I wanted to push the boat out and make something really nice for dinner: It had to be healthy and a bit celebrational, a feast for the senses. I managed to buy some aubergines, one for each person, so I made a dish of zata’ar aubergine, salads and flatbreads. The main part of the dish, the roasted aubergine, is something my son thought up, having seen a version suggested by the chef Yotam Ottolenghi. (The original uses buttermilk or yogurt, so here is my plant-based  version!) Zata’ar is a lovely blend of strong herbs with a middle eastern flavour. These days it’s not too difficult to find in supermarkets and shops, and using a liberal sprinkling takes this dish to another level.

First of all, the flatbreads: I made a yeast starter with warm water, dried yeast and a teaspoonful of sugar and left it to ferment for ten minutes, then I mixed it into two cupfuls of strong flour, a pinch of salt, the juice and zest of a lemon (I love zest, so I put a whole lemon’s worth in, but adjust to your tastes), some chopped rosemary, two tablespoons of plant-based yogurt. I added a little water until it became a firm dough, kneaded it for ten minutes and left it for half an hour. (If it seems too slack or sticky, add a bit more flour. I’m assuming you have flour. I’ve improvised with oats milled in a food processor or gluten-free flour or rice flour, but strong flour gives best results if you can find some.)

As well as the dough for the flatbreads, I made the aubergine dressing in advance; I poured boiling water on a cup full of cashew nuts, then after ten minutes I drained them and blended them with coconut yogurt, the juice from half a lemon, a good sprinkle of zata’ar, a tablespoon of nutritional yeast, and a pinch of salt and pepper. A pouring consistency is ideal so a little plant milk or yogurt can be added if it seems too thick.

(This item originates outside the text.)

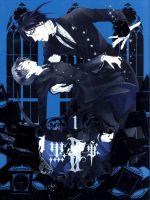 黒執事Ⅱ Ⅰ(完全生産限定版)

I roasted the aubergines, halved and with several knife-scored cuts in the flesh (with a bit of olive oil massaged in) in the oven on 180°C .They become brown, soft and unctuous after thirty minutes, but it’s a good idea to check their progress after twenty. They shouldn’t need more than forty minutes! Once they are cooked, and a sharp knife goes easily into the soft flesh of the aubergine, sprinkle them with some lemon juice and keep them warm. 

While the aubergines were roasting, I made a couple of salads: a coleslaw with red cabbage, carrots, raisins, walnuts and onions in some plant-based mayo and lime juice; a leaf and tomato salad with lemon juice, oil and zata’ar dressing, and an oil and balsamic three-bean salad with a bit of chopped chilli for some warmth, a small drained can of sweet corn, chopped red onion, chopped peppers and a few fresh herbs (parsley or coriander), with some pomegranate seeds on the top.

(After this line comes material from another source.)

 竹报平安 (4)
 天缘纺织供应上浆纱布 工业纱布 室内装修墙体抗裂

The bread, once risen, is divided into six portions and each one is rolled out flat then fried in a very hot pan with very little oil, turning once, so that it is puffy and brown, cooked on both sides.

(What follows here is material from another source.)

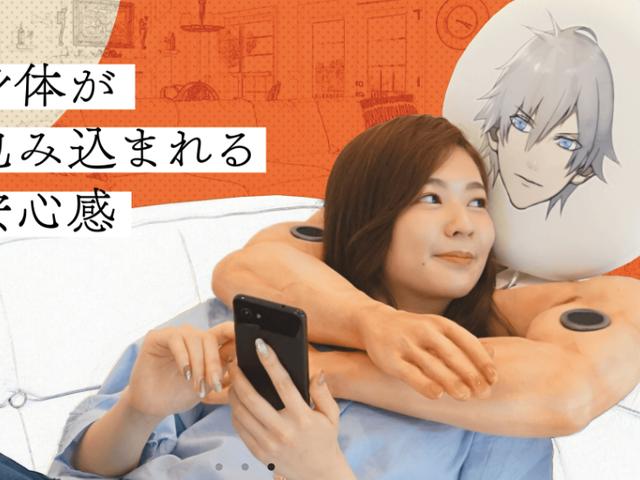 Forget Hug Pillows, Here Is An Anime Boy Hug Speaker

To serve, put the flatbreads on a large plate alongside the salads. Serve up two roasted aubergines per person, smothering them with the cashew dressing and decorate the top with an extra sprinkling of zata’ar and few pomegranate seeds. Everyone can serve themselves as much or little salad and flatbreads as they like with their aubergine.

It is really delicious, it smells heavenly and it’s an easy meal to cook and prepare. And, like so many of my recipes here, goes just perfectly with a nice, full-bodied red wine too… Happy cooking!

 

Banana Bread  recipe – because we’re all making it

Apparently, during the lockdown, everyone is becoming an expert at making banana bread. There are lots of recipes for plant-based banana bread; some are crumbly and light and some turn out a bit rubbery. I love the idea of using up overripe bananas as they are so nutritious.This recipe makes a delicious, airy banana bread that slices well, stays fresh for several days and is nice by itself or spread with plant-based butter.

You will need two bowls or a bowl and a blender. In the larger bowl, put 250 grams of plain flour, a pinch of cinnamon, a teaspoonful of bicarbonate of soda, 70 grams of brown sugar (or more if you have a sweet tooth), a pinch of salt and you can immerse some blueberries in the dry mix. 

In the blender/ the other bowl, put two ripe bananas, a teaspoonful of vanilla paste, a tablespoon of cider vinegar, four tablespoons of light oil and 60 ml of plant milk – I use oat. Blend or blitz the wet ingredients and then mix the liquid blend into the dry one. Add a bit more milk if the mixture needs loosening a little. It should resemble cake mix, not too thick and not too sloppy. Pour it into a greased loaf tin.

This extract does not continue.